== Given passage ==
◆ ◆ ◆ ◆ ◆ ◆ ◆

See `Skill(spectre-guide)` skill for footer format and command options.

## Success Criteria

**Step 1 - Analyze Diff**:

- [ ] Scope identified (files changed) and documented

- [ ] Behaviors changed listed (not just file names)

**Step 2 - Risk Assessment & Test Plan**:

- [ ] Each changed file assigned P0-P3 tier

- [ ] Test plan created with 3-7 bullets

- [ ] P3 files explicitly marked SKIP

**Step 3 - Write Tests & Verify**:

- [ ] Multiple @tester agents dispatched in parallel (not sequential)

- [ ] Test plan partitioned into independent batches

- [ ] All agents launched in single message (parallel tool calls)

- [ ] P0 files have thorough behavioral coverage

- [ ] P1 files have key path coverage

- [ ] P2 files have public surface coverage

- [ ] P3 files have NO tests (confirmed skipped)

- [ ] Lint passes

- [ ] All tests pass

- [ ] Test quality spot-checked

**Step 4 - Commit**:

- [ ] Changes grouped logically

- [ ] Conventional commit format used

- [ ] Single Next Steps footer rendered

- [ ] Next steps guide read and options sourced

◆ ◆ ◆ ◆ ◆ ◆ ◆

== Record excerpts ==
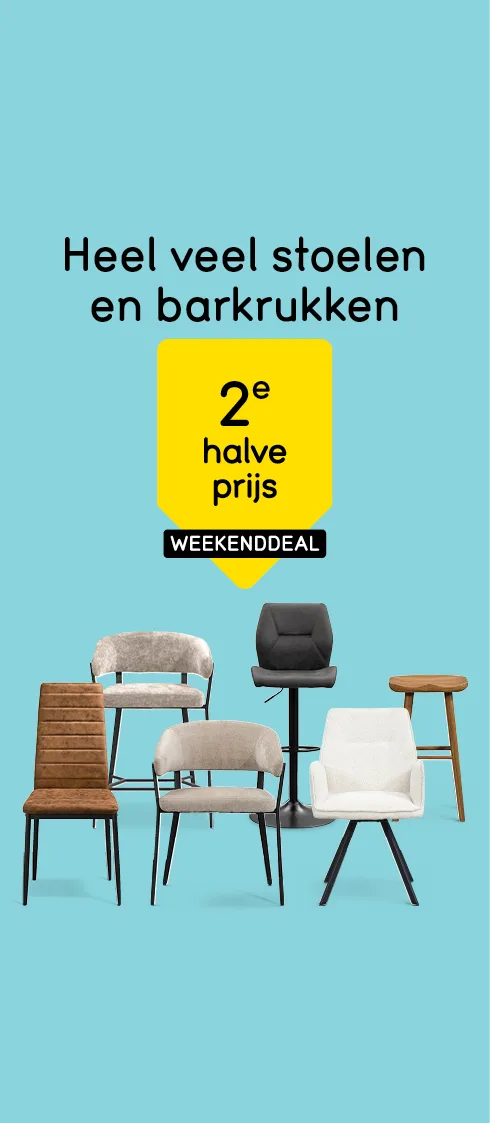 Weekenddeal - heel veel stoelen en barkrukken 2e halve prijs, alleen dit weekend!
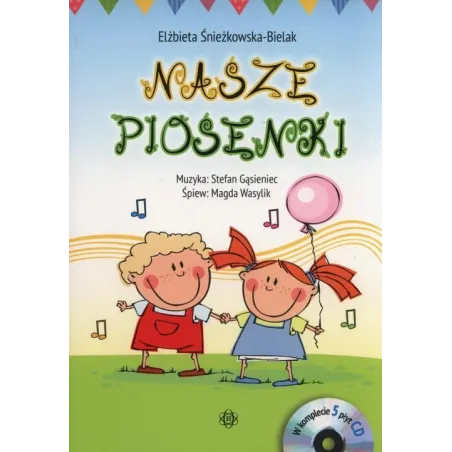 Nasze Piosenki Książka Ii Gatunek Elżbieta Śnieżkowska-Bielak Nasze Piosenki Książka Ii Gatunek Elżbieta Śnieżkowska-Bielak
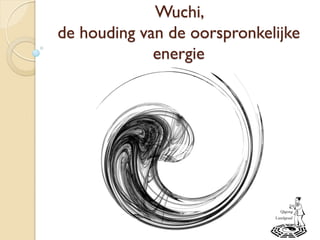 Wuchi,
de houding van de oorspronkelijke
energie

◆ ◆ ◆ ◆ ◆ ◆ ◆

== Instructions to follow ==
Repeat the success criteria checklist above word for word, starting with "- [ ] All agents" and going on through "tests (confirmed skipped)".

== Response to the exercise ==
- [ ] All agents launched in single message (parallel tool calls)

- [ ] P0 files have thorough behavioral coverage

- [ ] P1 files have key path coverage

- [ ] P2 files have public surface coverage

- [ ] P3 files have NO tests (confirmed skipped)